# LDA Algorithm

In [None]:
# Some IPython magic
from IPython.core.interactiveshell import InteractiveShell
InteractiveShell.ast_node_interactivity = "all"

# Put these at the top of every notebook, to get automatic reloading and inline plotting
%reload_ext autoreload
%autoreload 2
%matplotlib inline

import pymc as pm
import numpy as np
import matplotlib.pyplot as plt
import pandas as pd

## Preprocessing data

- We take the documents in form of strings, remove the punctuation marks and split the strings in words
- Label the words of the documents by indexing them in order of their appearance 
    + e.g. "My friend is not my enemy" becomes ( 0, 1, 2, 3, 0, 4)


In [None]:
import string
d1 = "I had a peanuts butter sandwich for breakfast."
d2 = "I like to eat almonds, peanuts and walnuts."
d3 = "My neighbor got a little dog yesterday."
d4 = "Cats and dogs are mortal enemies."
d5 = "You mustn’t feed peanuts to your dog."
docs = [d1, d2, d3, d4, d5]
# create a translation table that will be used to map punctuation characters into empty strings
remove_punctuation = str.maketrans('', '', string.punctuation) 
docs = [doc.translate(remove_punctuation).split() for doc in docs] # remove punctuation marks and split sentences in words

def factorize_docs(docs):
    index = 0
    wdict = {}
    data = []
    for doc in docs:
        doc_data = []
        for word in doc:
            if word not in wdict:
                wdict[word] = index
                index += 1
            doc_data.append(wdict[word])
        data.append(doc_data)
    return np.array(data), wdict

data, wdict = factorize_docs(docs)



## The generative model
- extract the number of words and number of documents from the data
- create the random variables according to the [LDA Algorithm](https://en.wikipedia.org/wiki/Latent_Dirichlet_allocation#Model)

In [None]:
K = 2 # number of topics
V = max(wdict.values()) + 1 # number of words in vocabulary; add one because we start indexing from 0
M = len(data) # number of documents

N = [len(doc) for doc in data] # number of words in each document

#words per topic a priori distribution - V-dimensional
beta = np.ones(V)
phi = pm.Container([pm.CompletedDirichlet("phi_%s" % topic, pm.Dirichlet("pphi_%s" % topic, theta=beta)) for topic in range(K)])

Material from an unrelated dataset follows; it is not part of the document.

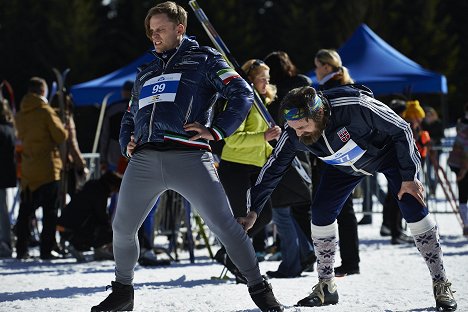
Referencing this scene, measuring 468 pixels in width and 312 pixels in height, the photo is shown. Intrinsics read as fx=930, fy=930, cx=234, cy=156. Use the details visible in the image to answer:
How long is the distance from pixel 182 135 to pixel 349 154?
91 cm

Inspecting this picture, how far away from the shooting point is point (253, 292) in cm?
487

# topics per document a priori distribution - K-dimensional 
alpha = np.ones(K)
theta = pm.Container([pm.CompletedDirichlet("theta_%s" % doc, pm.Dirichlet("ptheta_%s" % doc, theta=alpha)) for doc in range(M)])

# draw topics for each word of each document - a categorical for each word of the doc, based on the document's topic distribution
z = pm.Container([pm.Categorical('z_%i' % doc, 
                     p = theta[doc], 
                     size=N[doc],
                     value=np.random.randint(K, size=N[doc]))
                  for doc in range(M)])

# draw phisical words from word distributions according to each topic
w = pm.Container([pm.Categorical("w_%i_%i" % (doc,word),
                    p = pm.Lambda('phi_z_%i_%i' % (doc,word), 
                              lambda z = z[doc][word], phi = phi : phi[z]),
                    value = data[doc][word], 
                    observed = True)
                  for doc in range(M) for word in range(N[doc])])

model = pm.Model([theta, phi, z, w])


## Tracing results

- use mcmc to sample from the model 
- show the percentages with which each document corresponds to a certain topic
- show the most relevant words of a certain topic

In [None]:
mcmc = pm.MCMC(model)
mcmc.sample(40000, 10000, 1)

In [None]:
# get the traces
phi_tr = [ mcmc.trace('phi_%i' % topic )[:][:, 0] for topic in range(K)]
# plt.hist(phi[:,0])
theta_tr = [ mcmc.trace('theta_%i' % doc)[:][:, 0] for doc in range(M)]
z_tr = [ mcmc.trace('z_%i' % doc )[:] for doc in range(M)]

In [None]:
print("Procentele cu care fiecare document apartine fiecarui topic : ")
for doc in range(M):
    print('Documentul {} : {}'.format(doc, np.mean(theta_tr[doc], axis = 0).tolist()) )

In [None]:
wdict_inv = {v : k for k, v in wdict.items()} # reverse mapping from word - index to index - word
no_words = 3 # number of words to show from each topic

print("Cele mai importante {} cuvinte din fiecare topic :".format(no_words))
for topic in range(K):
    most_important_index = np.argsort(phi_tr[topic].mean(axis = 0))[-no_words:]
    most_important_words = [wdict_inv[index] for index in most_important_index ]
    print("Topicul {} : {}".format(topic, most_important_words))